_Task requirements_
• A. In the prion protein text, which two cysteine residues form the disulfide bond?
• B. Reproduce a passage of the prion protein text word for word. Start at the words "PrP^Sc accumulation in" and end after the words "apoptotic pathways [@Colby2010][@Caughey2009].".

======== Page excerpt ========

Post-Translational Modifications

PrP undergoes several important modifications:

N-linked glycosylation at Asn181 and Asn197: Affects folding, trafficking, and disease susceptibility
Disulfide bond between Cys179 and Cys214: Stabilizes the C-terminal globular domain
GPI anchoring: Targets PrP to lipid rafts in the plasma membrane
Copper binding: The octapeptide repeats can coordinate Cu²⁺ ions with varying affinity

Normal Physiological Function

Despite extensive research, the physiological functions of PrP remain incompletely defined. Several lines of evidence support important roles in:

Synaptic Function

PrP is highly expressed at synapses, particularly in the hippocampus and cerebellum. Studies suggest it participates in [@Purro2012][@Bellinger2015]:

Synaptic plasticity and long-term potentiation
Synaptic vesicle trafficking and neurotransmitter release
Maintenance of synaptic structure

Copper Homeostasis

The octapeptide repeat region binds copper ions with high affinity, suggesting a role in:

Cellular copper uptake and distribution
Antioxidant defense through copper-dependent enzymes
Modulation of synaptic copper signaling

Cell Signaling

PrP interacts with multiple cell surface proteins and can:

Activate signaling cascades through various receptors
Interact with neural cell adhesion molecules
Modulate neuroprotective pathways

Neuroprotection

PrP may provide neuroprotective effects through:

Anti-apoptotic signaling
Protection against oxidative stress
Regulation of autophagy

Prion Diseases

Disease Spectrum

Prion diseases can be acquired through infection, inherited through mutations in PRNP, or arise sporadically [@Belay1999][@Geschwind2015]:

Sporadic Creutzfeldt-Jakob Disease (sCJD): Most common form (~85% of cases), unknown etiology
Inherited Prion Diseases: Caused by PRNP mutations (e.g., P102L, D178N, E200K) that predispose to spontaneous conversion
Variant CJD (vCJD): Acquired from BSE-contaminated food products
Kuru: Acquired through ritualistic cannibalism
Fatal Familial Insomnia (FFI): Characterized by progressive insomnia and autonomic dysfunction

Pathogenesis

PrP^Sc accumulation in the brain leads to:

Spongiform degeneration: Vacuolation of brain tissue
Neuronal loss: Progressive death of neurons
Gliosis: Activation of astrocytes and microglia
Amyloid plaque formation: In some variants

The neurotoxicity of PrP^Sc appears to involve disruption of synaptic function, induction of endoplasmic reticulum stress, and activation of apoptotic pathways [@Colby2010][@Caughey2009].

Genetic Susceptibility

Polymorphisms at codon 129 of PRNP (methionine or valine) strongly influence disease susceptibility and phenotype:

129M/M: Predisposes to vCJD and certain CJD subtypes
129V/V: Associated with longer incubation times
Heterozygosity may provide some protection

Relationship to Alzheimer’s Disease

Interesting connections between PrP and AD have emerged [@Watts2014]:

PrP as an Aβ Receptor

PrP can bind amyloid-beta peptides and may function as a receptor mediating Aβ-induced synaptic dysfunction. This interaction may:

Facilitate Aβ toxicity at synapses
Activate downstream signaling pathways
Contribute to early synaptic impairment in AD

Shared Mechanisms

Both prion diseases and AD involve:

Protein misfolding and aggregation
Synaptic loss
Progressive neurodegeneration
spreading through brain networks

Therapeutic Implications

Understanding the intersection of PrP and AD pathology may reveal novel therapeutic targets for both conditions.

======== Study material ========

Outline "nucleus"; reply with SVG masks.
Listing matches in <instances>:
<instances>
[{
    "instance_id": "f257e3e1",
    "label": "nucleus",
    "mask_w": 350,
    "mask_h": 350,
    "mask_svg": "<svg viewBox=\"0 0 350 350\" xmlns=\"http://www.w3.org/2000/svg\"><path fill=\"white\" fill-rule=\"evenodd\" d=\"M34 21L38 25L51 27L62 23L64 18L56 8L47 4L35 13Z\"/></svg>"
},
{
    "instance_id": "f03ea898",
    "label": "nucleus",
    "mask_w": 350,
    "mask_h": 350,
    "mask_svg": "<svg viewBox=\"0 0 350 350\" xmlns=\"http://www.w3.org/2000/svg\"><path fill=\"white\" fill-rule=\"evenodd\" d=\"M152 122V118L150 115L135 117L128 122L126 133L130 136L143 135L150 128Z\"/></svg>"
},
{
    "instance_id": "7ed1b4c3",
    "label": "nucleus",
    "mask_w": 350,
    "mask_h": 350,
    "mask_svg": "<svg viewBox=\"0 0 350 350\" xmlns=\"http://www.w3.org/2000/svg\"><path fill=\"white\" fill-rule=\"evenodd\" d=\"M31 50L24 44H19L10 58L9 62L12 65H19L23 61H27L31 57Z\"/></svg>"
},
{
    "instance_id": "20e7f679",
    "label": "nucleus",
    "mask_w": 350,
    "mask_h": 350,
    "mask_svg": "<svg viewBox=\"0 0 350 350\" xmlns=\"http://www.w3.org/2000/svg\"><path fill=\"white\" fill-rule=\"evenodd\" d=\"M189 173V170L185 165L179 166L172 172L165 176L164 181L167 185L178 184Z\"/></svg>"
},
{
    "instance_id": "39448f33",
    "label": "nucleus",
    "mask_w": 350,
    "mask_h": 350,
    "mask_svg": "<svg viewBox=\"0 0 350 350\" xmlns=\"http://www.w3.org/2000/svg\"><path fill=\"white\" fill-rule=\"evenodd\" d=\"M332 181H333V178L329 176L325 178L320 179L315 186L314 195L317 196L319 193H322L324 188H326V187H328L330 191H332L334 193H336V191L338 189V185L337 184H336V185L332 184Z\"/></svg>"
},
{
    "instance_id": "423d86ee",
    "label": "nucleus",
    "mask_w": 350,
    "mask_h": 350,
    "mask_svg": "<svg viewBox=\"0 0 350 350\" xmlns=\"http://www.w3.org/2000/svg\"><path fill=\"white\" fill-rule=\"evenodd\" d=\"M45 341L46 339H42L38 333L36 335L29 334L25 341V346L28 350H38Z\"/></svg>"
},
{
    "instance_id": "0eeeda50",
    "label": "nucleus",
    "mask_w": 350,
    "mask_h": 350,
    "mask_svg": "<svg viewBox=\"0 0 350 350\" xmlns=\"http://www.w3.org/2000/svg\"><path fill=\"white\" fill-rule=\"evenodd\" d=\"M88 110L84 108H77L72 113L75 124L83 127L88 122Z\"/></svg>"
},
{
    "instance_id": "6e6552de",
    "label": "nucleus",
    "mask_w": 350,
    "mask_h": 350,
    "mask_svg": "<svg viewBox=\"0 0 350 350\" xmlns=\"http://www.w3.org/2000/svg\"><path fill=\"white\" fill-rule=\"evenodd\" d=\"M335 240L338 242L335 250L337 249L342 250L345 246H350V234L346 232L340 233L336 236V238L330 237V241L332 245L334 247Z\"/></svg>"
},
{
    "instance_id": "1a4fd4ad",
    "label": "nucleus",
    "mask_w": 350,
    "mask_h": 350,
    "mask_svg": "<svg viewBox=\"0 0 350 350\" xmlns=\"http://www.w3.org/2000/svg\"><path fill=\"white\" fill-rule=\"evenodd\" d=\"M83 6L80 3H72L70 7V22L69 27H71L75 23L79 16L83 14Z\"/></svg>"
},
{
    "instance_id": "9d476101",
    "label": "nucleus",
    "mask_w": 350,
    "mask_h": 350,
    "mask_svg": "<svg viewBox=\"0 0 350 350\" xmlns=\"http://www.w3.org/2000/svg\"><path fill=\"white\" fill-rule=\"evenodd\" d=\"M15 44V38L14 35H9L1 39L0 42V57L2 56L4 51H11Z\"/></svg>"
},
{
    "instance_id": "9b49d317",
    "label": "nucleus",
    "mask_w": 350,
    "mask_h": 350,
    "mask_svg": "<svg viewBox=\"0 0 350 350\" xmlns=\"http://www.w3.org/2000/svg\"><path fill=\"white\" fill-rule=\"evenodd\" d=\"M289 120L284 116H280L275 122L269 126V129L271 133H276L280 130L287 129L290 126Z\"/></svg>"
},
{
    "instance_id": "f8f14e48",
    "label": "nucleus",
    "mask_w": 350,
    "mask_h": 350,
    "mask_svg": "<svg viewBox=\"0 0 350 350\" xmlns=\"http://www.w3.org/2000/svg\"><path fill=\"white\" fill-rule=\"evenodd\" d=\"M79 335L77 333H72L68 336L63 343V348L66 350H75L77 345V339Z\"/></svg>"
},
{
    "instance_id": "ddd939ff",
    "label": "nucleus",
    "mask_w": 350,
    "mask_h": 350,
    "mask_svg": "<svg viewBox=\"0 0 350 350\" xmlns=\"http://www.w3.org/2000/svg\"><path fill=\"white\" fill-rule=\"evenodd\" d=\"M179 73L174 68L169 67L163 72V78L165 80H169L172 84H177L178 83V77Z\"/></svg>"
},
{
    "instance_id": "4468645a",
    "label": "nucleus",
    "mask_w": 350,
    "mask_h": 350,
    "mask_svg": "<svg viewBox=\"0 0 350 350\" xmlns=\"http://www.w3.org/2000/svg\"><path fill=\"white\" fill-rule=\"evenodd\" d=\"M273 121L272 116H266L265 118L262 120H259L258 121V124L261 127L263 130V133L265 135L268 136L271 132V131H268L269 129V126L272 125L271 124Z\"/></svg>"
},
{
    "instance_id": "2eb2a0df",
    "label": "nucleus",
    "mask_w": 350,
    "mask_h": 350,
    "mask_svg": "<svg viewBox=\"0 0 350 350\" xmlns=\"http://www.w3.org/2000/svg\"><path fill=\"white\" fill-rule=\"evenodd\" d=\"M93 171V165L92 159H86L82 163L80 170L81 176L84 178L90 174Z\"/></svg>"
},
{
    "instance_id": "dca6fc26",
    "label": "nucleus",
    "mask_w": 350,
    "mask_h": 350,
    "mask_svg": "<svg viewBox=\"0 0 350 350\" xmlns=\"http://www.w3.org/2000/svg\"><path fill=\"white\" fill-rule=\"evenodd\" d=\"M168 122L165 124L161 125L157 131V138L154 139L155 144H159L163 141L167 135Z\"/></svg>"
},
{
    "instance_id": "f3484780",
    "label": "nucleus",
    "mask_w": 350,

========

_Answers by item number_
• A. Cys179 and Cys214.

• B.
PrP^Sc accumulation in the brain leads to:

Spongiform degeneration: Vacuolation of brain tissue
Neuronal loss: Progressive death of neurons
Gliosis: Activation of astrocytes and microglia
Amyloid plaque formation: In some variants

The neurotoxicity of PrP^Sc appears to involve disruption of synaptic function, induction of endoplasmic reticulum stress, and activation of apoptotic pathways [@Colby2010][@Caughey2009].